↓↓↓

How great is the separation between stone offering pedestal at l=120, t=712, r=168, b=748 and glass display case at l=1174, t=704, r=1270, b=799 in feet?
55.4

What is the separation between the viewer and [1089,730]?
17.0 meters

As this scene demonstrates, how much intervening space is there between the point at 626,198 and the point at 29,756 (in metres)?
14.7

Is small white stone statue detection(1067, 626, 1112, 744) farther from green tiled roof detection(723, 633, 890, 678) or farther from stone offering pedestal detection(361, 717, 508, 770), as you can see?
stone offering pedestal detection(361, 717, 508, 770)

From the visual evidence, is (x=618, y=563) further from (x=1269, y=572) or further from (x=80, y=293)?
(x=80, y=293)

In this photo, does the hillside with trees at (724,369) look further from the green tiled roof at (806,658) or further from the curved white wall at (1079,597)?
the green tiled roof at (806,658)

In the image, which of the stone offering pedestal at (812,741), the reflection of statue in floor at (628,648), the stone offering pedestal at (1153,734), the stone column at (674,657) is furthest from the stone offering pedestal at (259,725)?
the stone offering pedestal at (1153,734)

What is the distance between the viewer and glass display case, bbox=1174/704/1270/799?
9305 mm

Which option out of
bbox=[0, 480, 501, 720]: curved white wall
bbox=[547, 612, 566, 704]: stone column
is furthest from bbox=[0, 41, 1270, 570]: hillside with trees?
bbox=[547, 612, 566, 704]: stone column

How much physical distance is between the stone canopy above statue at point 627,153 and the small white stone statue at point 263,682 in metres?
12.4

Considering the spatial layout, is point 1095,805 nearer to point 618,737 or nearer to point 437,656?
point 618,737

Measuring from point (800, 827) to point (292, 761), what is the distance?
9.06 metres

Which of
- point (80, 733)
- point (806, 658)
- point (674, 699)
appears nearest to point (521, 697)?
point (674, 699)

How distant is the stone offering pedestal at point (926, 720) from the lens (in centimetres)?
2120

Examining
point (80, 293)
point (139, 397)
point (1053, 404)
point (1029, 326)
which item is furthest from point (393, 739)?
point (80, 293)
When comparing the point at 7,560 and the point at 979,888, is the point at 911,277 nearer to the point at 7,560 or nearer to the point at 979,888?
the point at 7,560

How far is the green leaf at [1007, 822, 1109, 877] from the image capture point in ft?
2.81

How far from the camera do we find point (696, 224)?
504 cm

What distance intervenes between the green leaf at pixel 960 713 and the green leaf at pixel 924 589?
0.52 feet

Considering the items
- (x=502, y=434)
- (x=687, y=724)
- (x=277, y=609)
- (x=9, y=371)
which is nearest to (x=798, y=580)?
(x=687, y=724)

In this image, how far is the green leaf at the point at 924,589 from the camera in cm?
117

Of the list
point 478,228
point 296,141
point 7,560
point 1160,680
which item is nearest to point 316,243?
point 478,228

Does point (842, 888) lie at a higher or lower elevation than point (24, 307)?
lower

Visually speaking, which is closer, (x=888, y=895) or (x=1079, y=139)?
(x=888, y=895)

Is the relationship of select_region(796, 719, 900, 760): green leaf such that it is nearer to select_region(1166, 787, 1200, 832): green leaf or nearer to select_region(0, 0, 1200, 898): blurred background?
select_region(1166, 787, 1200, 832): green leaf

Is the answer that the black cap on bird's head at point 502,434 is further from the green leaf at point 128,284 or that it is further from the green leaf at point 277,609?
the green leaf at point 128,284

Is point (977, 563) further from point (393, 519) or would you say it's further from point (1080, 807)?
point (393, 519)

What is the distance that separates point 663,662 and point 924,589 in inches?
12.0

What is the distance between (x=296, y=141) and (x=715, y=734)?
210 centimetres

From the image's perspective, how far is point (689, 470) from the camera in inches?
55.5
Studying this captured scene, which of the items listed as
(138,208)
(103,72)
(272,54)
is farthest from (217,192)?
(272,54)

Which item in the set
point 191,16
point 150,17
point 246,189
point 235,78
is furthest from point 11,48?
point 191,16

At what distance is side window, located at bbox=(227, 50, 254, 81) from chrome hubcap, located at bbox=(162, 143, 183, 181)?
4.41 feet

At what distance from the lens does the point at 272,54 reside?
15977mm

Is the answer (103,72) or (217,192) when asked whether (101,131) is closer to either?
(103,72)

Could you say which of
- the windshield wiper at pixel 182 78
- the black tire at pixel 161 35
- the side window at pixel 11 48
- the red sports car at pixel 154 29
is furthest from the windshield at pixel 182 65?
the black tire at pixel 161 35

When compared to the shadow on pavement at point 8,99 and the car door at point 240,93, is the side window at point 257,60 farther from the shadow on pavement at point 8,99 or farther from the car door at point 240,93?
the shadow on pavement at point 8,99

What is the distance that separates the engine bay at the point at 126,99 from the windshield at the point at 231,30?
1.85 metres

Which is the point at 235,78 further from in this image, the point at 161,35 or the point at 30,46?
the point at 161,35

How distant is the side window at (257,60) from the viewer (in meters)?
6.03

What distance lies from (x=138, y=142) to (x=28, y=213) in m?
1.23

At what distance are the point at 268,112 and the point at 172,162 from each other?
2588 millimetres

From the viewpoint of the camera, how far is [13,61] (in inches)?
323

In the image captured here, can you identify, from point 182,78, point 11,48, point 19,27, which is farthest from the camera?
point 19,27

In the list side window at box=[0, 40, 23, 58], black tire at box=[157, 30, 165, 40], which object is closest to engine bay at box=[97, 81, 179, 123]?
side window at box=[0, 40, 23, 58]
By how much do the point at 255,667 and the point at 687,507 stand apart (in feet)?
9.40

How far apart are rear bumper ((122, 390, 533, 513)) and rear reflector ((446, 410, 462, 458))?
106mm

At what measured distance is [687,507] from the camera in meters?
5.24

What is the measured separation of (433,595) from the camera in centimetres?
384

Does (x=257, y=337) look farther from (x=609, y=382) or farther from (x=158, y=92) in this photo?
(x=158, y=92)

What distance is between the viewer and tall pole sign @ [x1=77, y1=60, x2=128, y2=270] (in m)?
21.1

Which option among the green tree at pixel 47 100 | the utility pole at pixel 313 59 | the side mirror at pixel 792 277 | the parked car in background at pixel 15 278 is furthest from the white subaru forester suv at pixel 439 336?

↑↑↑

[What the task asks] Can you rewrite the records above with every "hillside with trees" changed to "wooded slope" and nothing else altered?

[Written solution]
How great is the separation between stone offering pedestal at l=120, t=712, r=168, b=748 and glass display case at l=1174, t=704, r=1270, b=799 in feet?
55.4

What is the separation between the viewer and [1089,730]?
17.0 meters

As this scene demonstrates, how much intervening space is there between the point at 626,198 and the point at 29,756 (in metres)?
14.7

Is small white stone statue detection(1067, 626, 1112, 744) farther from green tiled roof detection(723, 633, 890, 678) or farther from stone offering pedestal detection(361, 717, 508, 770), as you can see?
stone offering pedestal detection(361, 717, 508, 770)

From the visual evidence, is (x=618, y=563) further from (x=1269, y=572) or further from (x=80, y=293)?
(x=80, y=293)

In this photo, does the wooded slope at (724,369) look further from the green tiled roof at (806,658) or further from the curved white wall at (1079,597)?
the green tiled roof at (806,658)

In the image, which of the stone offering pedestal at (812,741), the reflection of statue in floor at (628,648), the stone offering pedestal at (1153,734), the stone column at (674,657) is furthest from the stone offering pedestal at (259,725)?
the stone offering pedestal at (1153,734)

What is the distance between the viewer and glass display case, bbox=1174/704/1270/799?
9305 mm

Which option out of
bbox=[0, 480, 501, 720]: curved white wall
bbox=[547, 612, 566, 704]: stone column
is furthest from bbox=[0, 41, 1270, 570]: wooded slope?
bbox=[547, 612, 566, 704]: stone column

How much physical distance is between the stone canopy above statue at point 627,153 and the small white stone statue at point 263,682 in metres?
12.4

Considering the spatial layout, is point 1095,805 nearer to point 618,737 or nearer to point 437,656?
point 618,737

Measuring from point (800, 827) to point (292, 761), what is the distance?
9.06 metres

Which of
- point (80, 733)
- point (806, 658)
- point (674, 699)
appears nearest to point (521, 697)?
point (674, 699)

How distant is the stone offering pedestal at point (926, 720) from the lens (in centimetres)?
2120

Examining
point (80, 293)
point (139, 397)
point (1053, 404)
point (1029, 326)
which item is furthest from point (393, 739)?
point (80, 293)
When comparing the point at 7,560 and the point at 979,888, is the point at 911,277 nearer to the point at 7,560 or nearer to the point at 979,888?
the point at 7,560

How far is the green leaf at [1007, 822, 1109, 877] from the image capture point in ft?
2.81

How far from the camera do we find point (696, 224)?
504 cm

What distance intervenes between the green leaf at pixel 960 713 and the green leaf at pixel 924 589?
0.52 feet

Considering the items
- (x=502, y=434)
- (x=687, y=724)
- (x=277, y=609)
- (x=9, y=371)
which is nearest to (x=798, y=580)?
(x=687, y=724)

In this image, how far is the green leaf at the point at 924,589 from the camera in cm?
117

Of the list
point 478,228
point 296,141
point 7,560
point 1160,680
which item is nearest to point 316,243?
point 478,228

Does point (842, 888) lie at a higher or lower elevation than point (24, 307)?
lower

Visually speaking, which is closer, (x=888, y=895) or (x=1079, y=139)?
(x=888, y=895)

Is the relationship of select_region(796, 719, 900, 760): green leaf such that it is nearer to select_region(1166, 787, 1200, 832): green leaf or nearer to select_region(0, 0, 1200, 898): blurred background?
select_region(1166, 787, 1200, 832): green leaf

Is the answer that the black cap on bird's head at point 502,434 is further from the green leaf at point 128,284 or that it is further from the green leaf at point 277,609?
the green leaf at point 128,284

Is point (977, 563) further from point (393, 519) or would you say it's further from point (1080, 807)?
point (393, 519)

What is the distance that separates point 663,662 and point 924,589 in inches?
12.0

What is the distance between (x=296, y=141) and (x=715, y=734)?
210 centimetres

From the image's perspective, how far is point (689, 470) from the camera in inches?
55.5
Studying this captured scene, which of the items listed as
(138,208)
(103,72)
(272,54)
is farthest from (217,192)?
(272,54)

Which item in the set
point 191,16
point 150,17
point 246,189
point 235,78
is furthest from point 11,48?
point 191,16

At what distance is side window, located at bbox=(227, 50, 254, 81) from chrome hubcap, located at bbox=(162, 143, 183, 181)?
4.41 feet

At what distance from the lens does the point at 272,54 reside?
15977mm

Is the answer (103,72) or (217,192) when asked whether (101,131) is closer to either?
(103,72)

Could you say which of
- the windshield wiper at pixel 182 78
- the black tire at pixel 161 35
- the side window at pixel 11 48
- the red sports car at pixel 154 29
is furthest from the windshield at pixel 182 65?
the black tire at pixel 161 35

When compared to the shadow on pavement at point 8,99 and the car door at point 240,93, is the side window at point 257,60 farther from the shadow on pavement at point 8,99 or farther from the car door at point 240,93?
the shadow on pavement at point 8,99

What is the distance that separates the engine bay at the point at 126,99 from the windshield at the point at 231,30?
1.85 metres

Which is the point at 235,78 further from in this image, the point at 161,35 or the point at 30,46?
the point at 161,35

How distant is the side window at (257,60) from the viewer (in meters)?
6.03

What distance lies from (x=138, y=142) to (x=28, y=213) in m?
1.23

At what distance are the point at 268,112 and the point at 172,162 from each other?
2588 millimetres

From the viewpoint of the camera, how far is [13,61] (in inches)?
323

In the image captured here, can you identify, from point 182,78, point 11,48, point 19,27, which is farthest from the camera?
point 19,27

In the list side window at box=[0, 40, 23, 58], black tire at box=[157, 30, 165, 40], which object is closest to engine bay at box=[97, 81, 179, 123]?
side window at box=[0, 40, 23, 58]
By how much do the point at 255,667 and the point at 687,507 stand apart (in feet)?
9.40

How far apart are rear bumper ((122, 390, 533, 513)) and rear reflector ((446, 410, 462, 458))?
106mm

At what measured distance is [687,507] from the camera in meters?
5.24

What is the measured separation of (433,595) from the camera in centimetres?
384

Does (x=257, y=337) look farther from (x=609, y=382) or farther from (x=158, y=92) in this photo?
(x=158, y=92)

What distance is between the viewer and tall pole sign @ [x1=77, y1=60, x2=128, y2=270] (in m)?
21.1

Which option among the green tree at pixel 47 100 | the utility pole at pixel 313 59 | the side mirror at pixel 792 277 | the parked car in background at pixel 15 278 is furthest from the white subaru forester suv at pixel 439 336?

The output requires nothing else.